Kritik an diesem Vorstoß kam umgehend von diversen anderen Gesellschaftern, aber auch vom Thüringer Verkehrsministerium selbst. Die Harzquerbahn stellt nämlich einen wichtigen Bestandteil des öffentlichen Personennahverkehrs zwischen der Kreisstadt Nordhausen und dem Ort Ilfeld am Ausgang des Beehretals im Harz dar. Darüber hinaus sind die Harzer Schmalspurbahnen bekanntlich eine der größten Touristenattraktionen im Harz überhaupt. Die möglichen Konsequenzen einer Einstellung des Bahnbetriebes sind momentan überhaupt nicht absehbar.

Die Harzer Schmalspurbahnen befördern pro Jahr etwa 1,1 Millionen Fahrgäste. Dabei ist die Auslastung der einzelnen Streckenabschnitte sehr unterschiedlich. Einige Teilstrecken sind derzeit nicht wirtschaftlich zu betreiben. Daher ist es recht unwahrscheinlich, daß die verbleibenden Gesellschafter (der Landkreis Harz, die Orte Gernrode, Harzgerode, Harztor, Nordhausen, Oberharz, Quedlinburg, Wernigerode sowie die Braunlage Tourismus GmbH) die frei werdenden Anteile ohne weiteres übernehmen können.
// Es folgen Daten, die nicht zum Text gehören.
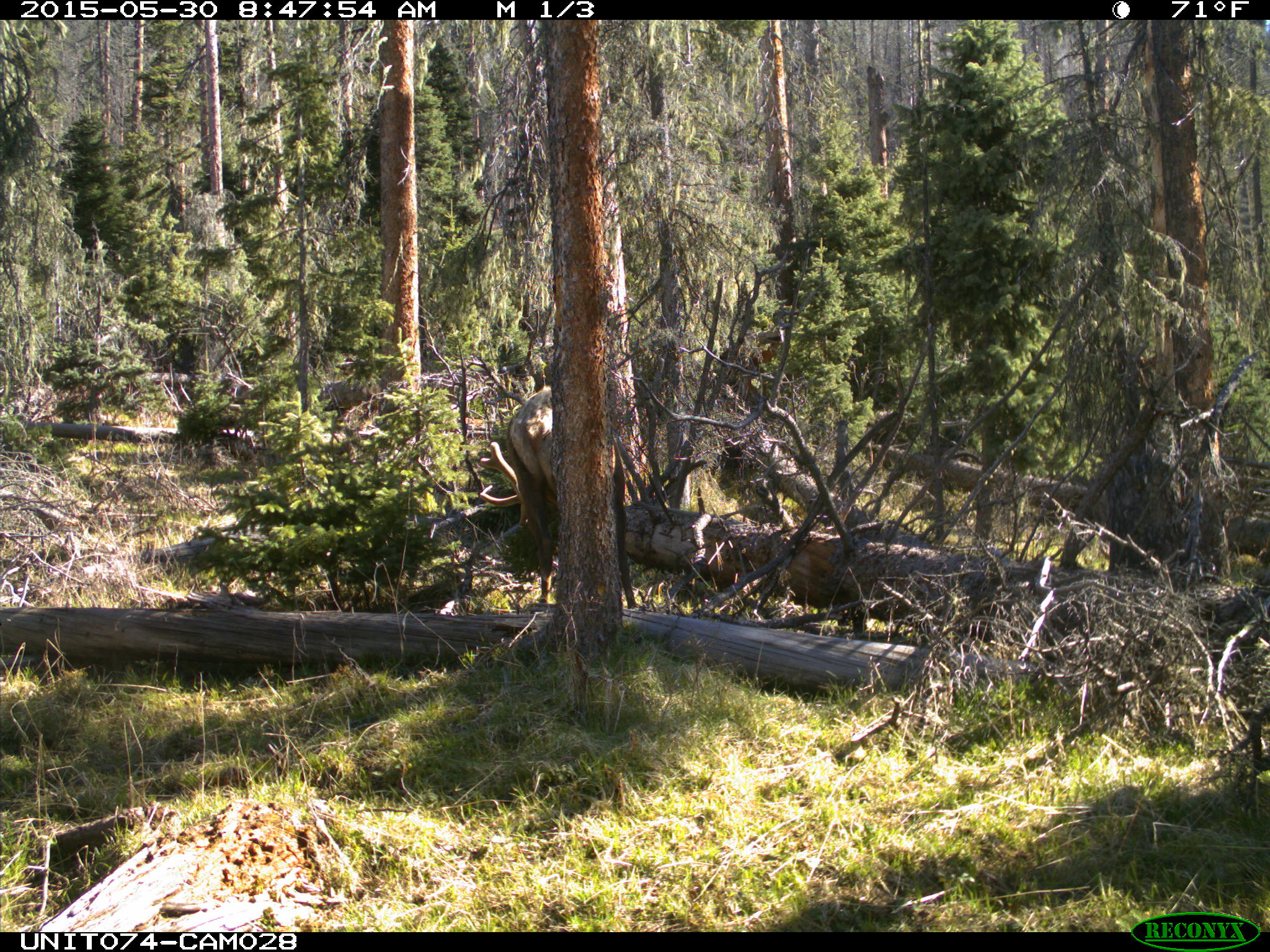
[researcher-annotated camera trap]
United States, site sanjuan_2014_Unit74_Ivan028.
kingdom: Animalia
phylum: Chordata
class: Mammalia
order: Artiodactyla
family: Cervidae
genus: Cervus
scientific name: Cervus elaphus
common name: red deer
Cervus elaphus (red deer).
Es bleibt zu hoffen, daß der Landkreis Nordhausen seinen Plan noch einmal überdenkt. Diese kurzfristig angelegte Sparmaßnahme würde mit Sicherheit durch die daraus folgende verminderte Attraktivität der Region langfristig großen Schaden anrichten und damit einhergehende erhebliche finanzielle Einbußen zur Folge haben.